After developing a priority ranking for the entire intertidal area, we performed a replacement cost analysis (Kukkala and Moilanen Reference Kukkala and Moilanen2013, Lehtomäki and Moilanen Reference Lehtomäki and Moilanen2013, Moilanen et al. Reference Moilanen, Pouzols, Meller, Veach, Arponen, Leppanen and Kujala2014), excluding the areas likely to be underused by birds due to intense air traffic noise. For this analysis, noise thresholds were set based on the study by Wright et al. (Reference Wright, Goodman and Cameron2010), the only published study which modelled the relationship between the decibel (dB) level experienced by shorebirds and their behavioural response (vigilance, alarm calls, flight). Although Wright et al. (Reference Wright, Goodman and Cameron2010) used an air horn to produce an impulsive noise rather than a more chronic disturbance event, such as that resulting from the aircraft traffic of the new airport, the study used noise levels within the range of those expected to occur in the Tagus estuary. Moreover, the group of species included in the study of Wright et al. (Reference Wright, Goodman and Cameron2010), which included waders and gulls, was the closest to our own range of species, which seems to be of relevance, since bird responses to noise disturbance were shown to vary widely among species (e.g. Wright et al. Reference Wright, Goodman and Cameron2010, McClure et al. Reference McClure, Ware, Carlisle, Kaltenecker and Barber2013). According to Wright et al. (Reference Wright, Goodman and Cameron2010), within the 55–65 dB noise interval, the probability of birds showing one of the mentioned behavioural response varies between 5% and 47%. Raising noise levels over 65 dB increases the probability of response to >47%.

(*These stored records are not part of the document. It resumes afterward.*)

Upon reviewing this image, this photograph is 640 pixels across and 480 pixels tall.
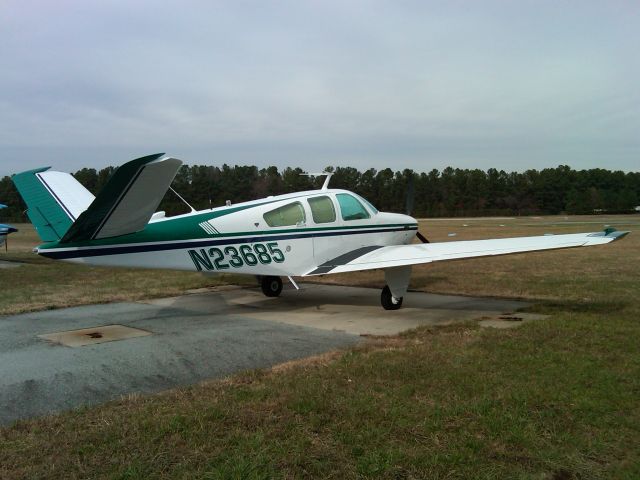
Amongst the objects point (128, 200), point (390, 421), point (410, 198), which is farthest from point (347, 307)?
point (390, 421)

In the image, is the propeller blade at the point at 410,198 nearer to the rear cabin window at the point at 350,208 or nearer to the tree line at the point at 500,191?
the rear cabin window at the point at 350,208

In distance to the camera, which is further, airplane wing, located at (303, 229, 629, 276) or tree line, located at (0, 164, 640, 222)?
tree line, located at (0, 164, 640, 222)

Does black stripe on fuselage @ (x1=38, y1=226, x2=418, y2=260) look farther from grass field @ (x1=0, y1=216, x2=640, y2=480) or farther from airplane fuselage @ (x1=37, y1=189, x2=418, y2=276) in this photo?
grass field @ (x1=0, y1=216, x2=640, y2=480)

After running the Zonation analysis to identify priority areas for shorebirds (hereafter “unconstrained” analysis), we computed two new “constrained” analyses by forcing out from the estuarine landscape the cells falling within a 55 dB and 65 dB noise buffers predicted for a scenario of a fully operational Montijo airport (the buffers were digitalized from the EIA; Profico Ambiente e Ordenamento 2019). In other words, we forced Zonation algorithm to first remove the cells within the noise buffers, regardless of their conservation value, and then compute a new (suboptimal) solution (Moilanen et al. Reference Moilanen, Pouzols, Meller, Veach, Arponen, Leppanen and Kujala2014). Our assumption is that birds will not use the areas characterized by intense noise and will redistribute elsewhere in the remaining portions of the landscape. The percentage of conservation value lost in the constrained solutions corresponds to the reduction in the proportion of high-quality areas for shorebirds remaining in the landscape after we removed the areas in the 55 dB and 65 dB buffers. This value compares to the solution achieved if we had removed the same area extent but removing the “least valuable” areas (corresponding to the unconstrained solution, which would cause the least marginal loss).